GIVEN PASSAGE:
Council To Debate City Code Amendments.

On Election Day, November 7th, Council will finally address the due process issues lurking in Brea’s Municipal Code. If you’re a Constitutionalist, as I am, you’ll want to do your homework on this one. Here are the blogs that lay the foundation for my year long effort to bring our municipal code into conformity with the state and federal Constitutions.

I’m Mad As Hell, And I’m Not Going To Take This Anymore.

I’m Still Mad As Hell.

An Open Letter to Mayor Hupp, Members of Council and the People of Brea.

Vargas: Liar Liar… Pants On Fire!

due process

It is my strong opinion that there are some within city hall who are responsible for creating this situation, years ago, that have repeatedly attempted to thwart this matter from reaching Council’s agenda. Information presented to Council thus far appears to have purposely misdirected Council, focusing their attention away from the real due process issues and onto the Council Code of Ethics which is a policy document subject to repeated modification.

The BMC is the law. The BMC needs to be amended to eliminate the threat of violating your Constitutionally guaranteed due process rights.

No amount of obfuscation changes that.

“Facts do not cease to exist because they are ignored.” – Aldous Huxley

due process

Update 11/07/17: I have sent Council a compilation of the reviews of other city codes, combining the almost irrelevant list supplied by the City Attorney’s office and the neighboring communities list I provided Council a year ago.

Click Here to read/download a copy of the list.

Reading the list, you will be struck by how many of the cities reviewed by the City Attorney have little or no resemblance to Brea. The list was drawn from cities contracting for legal services from RGW, Brea’s City Attorney. Apples to oranges.

An Open Letter to Mayor Hupp, Members of Council and the People of Brea.

September 3, 2017

To: Mayor Cecilia Hupp

CC: Mayor Pro Tem Glenn Parker, Council members Marty Simonoff, Christine Marick, Steve Vargas, City Manager Bill Gallardo, City Attorney James Markman

Subject: Council Agenda Item 3 – Review Council Code of Conduct and Brea Municipal Code Regarding Removal of Commissioner

Mayor and Members of Council,

From the Staff Report’s first sentence under Background/Discussion, “It was brought to our attention there is a slight difference…” it was immediately obvious that the source of the information — ME — was being buried.

The fact that the report offers you and Council no options beyond doing nothing or modifying the Code of Conduct is a complete red herring designed to distract you from the information I originally provided regarding Constitutional violations of due process rights brought about by the Brea Municipal Code (BMC) Section 2.16.050.

It has been widely known by you, amongst Council and others that I brought the due process issues to your attention via the City Manager in November 2016. My request to meet with you, Mayor Pro Tem Parker and City Manager Gallardo was put off until January 9 due to heavy “holiday” commitments.

SUPPLIED MATERIAL:
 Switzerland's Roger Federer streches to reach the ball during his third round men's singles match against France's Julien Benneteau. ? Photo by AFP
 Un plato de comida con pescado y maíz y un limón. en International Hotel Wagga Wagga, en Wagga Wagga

---

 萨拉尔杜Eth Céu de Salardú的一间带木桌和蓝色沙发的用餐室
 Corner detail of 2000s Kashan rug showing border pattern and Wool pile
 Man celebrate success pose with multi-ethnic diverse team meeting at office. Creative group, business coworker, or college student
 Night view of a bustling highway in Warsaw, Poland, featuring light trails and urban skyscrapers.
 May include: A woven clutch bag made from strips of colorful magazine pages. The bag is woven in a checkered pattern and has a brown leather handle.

EXERCISE REQUIREMENTS:
**A)** In the post about Brea's city code amendments, who appears on the CC line of the open letter dated September 3, 2017? Give each person's name with the title shown.
**B)** In the post about Brea's city code amendments, which section of the Brea Municipal Code does the open letter say brings about violations of due process rights?

RESPONSES TO THE TASKS:
**A)**
- Mayor Pro Tem Glenn Parker
- Council member Marty Simonoff
- Council member Christine Marick
- Council member Steve Vargas
- City Manager Bill Gallardo
- City Attorney James Markman

**B)** Section 2.16.050